El presidente Lai Ching-te (賴清德) acudió a la ceremonia de graduación de la Universidad Central de Policía donde instó a los nuevos oficiales a ejercer sus cargos con un estricto sentido del deber, compañerismo e integridad moral. El mandatario advirtió de que la labor policial se sitúa en la primera línea de la legalidad del Estado y está expuesta de forma constante a dilemas éticos, presiones externas e intentos de soborno. Aunque el jefe de Estado elogió la labor de los agentes, que ha permitido reducir los delitos violentos por cada 100 000 habitantes en más de un 50 % desde 2016, insistió en que el cuerpo no debe caer en la autocomplacencia ante las nuevas modalidades delictivas.
Dentro de las prioridades estratégicas de seguridad nacional, Lai situó el combate contra el crimen organizado como el objetivo principal, denunciando que las mafias locales han comenzado a coludir con organizaciones extranjeras para desestabilizar el país. En respuesta a esta situación y al auge del narcotráfico, el Yuan Ejecutivo ha anunciado reformas legales severas, elevando el etomidato a droga de categoría 1, lo que habilitará la aplicación de la pena de muerte para fabricantes y distribuidores. Asimismo, se ilegalizarán los cigarrillos electrónicos, estableciendo penas por su comercio y multas de entre 30 000 TWD (aprox. 930 USD) y 100 000 TWD (aprox. 3100 USD) por su posesión, al tiempo que se decretará la confiscación forzosa de vehículos a quienes conduzcan bajo los efectos de estupefacientes.

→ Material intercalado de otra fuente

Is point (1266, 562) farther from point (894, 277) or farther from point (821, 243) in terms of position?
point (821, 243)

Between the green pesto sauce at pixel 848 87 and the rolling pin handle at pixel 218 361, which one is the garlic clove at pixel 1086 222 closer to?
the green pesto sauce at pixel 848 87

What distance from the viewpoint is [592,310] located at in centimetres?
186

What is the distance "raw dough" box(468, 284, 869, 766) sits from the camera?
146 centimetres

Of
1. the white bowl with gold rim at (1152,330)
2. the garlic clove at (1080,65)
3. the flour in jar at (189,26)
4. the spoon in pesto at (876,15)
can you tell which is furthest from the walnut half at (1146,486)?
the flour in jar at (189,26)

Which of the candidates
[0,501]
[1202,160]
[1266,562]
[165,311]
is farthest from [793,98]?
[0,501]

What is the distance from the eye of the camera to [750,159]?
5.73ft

Para compensar el desgaste de estas exigentes funciones, el mandatario ratificó el compromiso del Gobierno de actuar como el soporte institucional definitivo de las fuerzas del orden mediante mejoras de bienestar laboral y salarial. Entre las medidas consolidadas este año, destacó la entrega de viviendas sociales exclusivas para personal de seguridad y el incremento del complemento salarial por especialización en investigación criminal hasta el 80 %, vigente desde el pasado 1 de marzo. El Ejecutivo concluyó prometiendo una reestructuración de los turnos de servicio y una disminución de la burocracia para optimizar las capacidades operativas de los agentes y garantizar la paz social de los ciudadanos.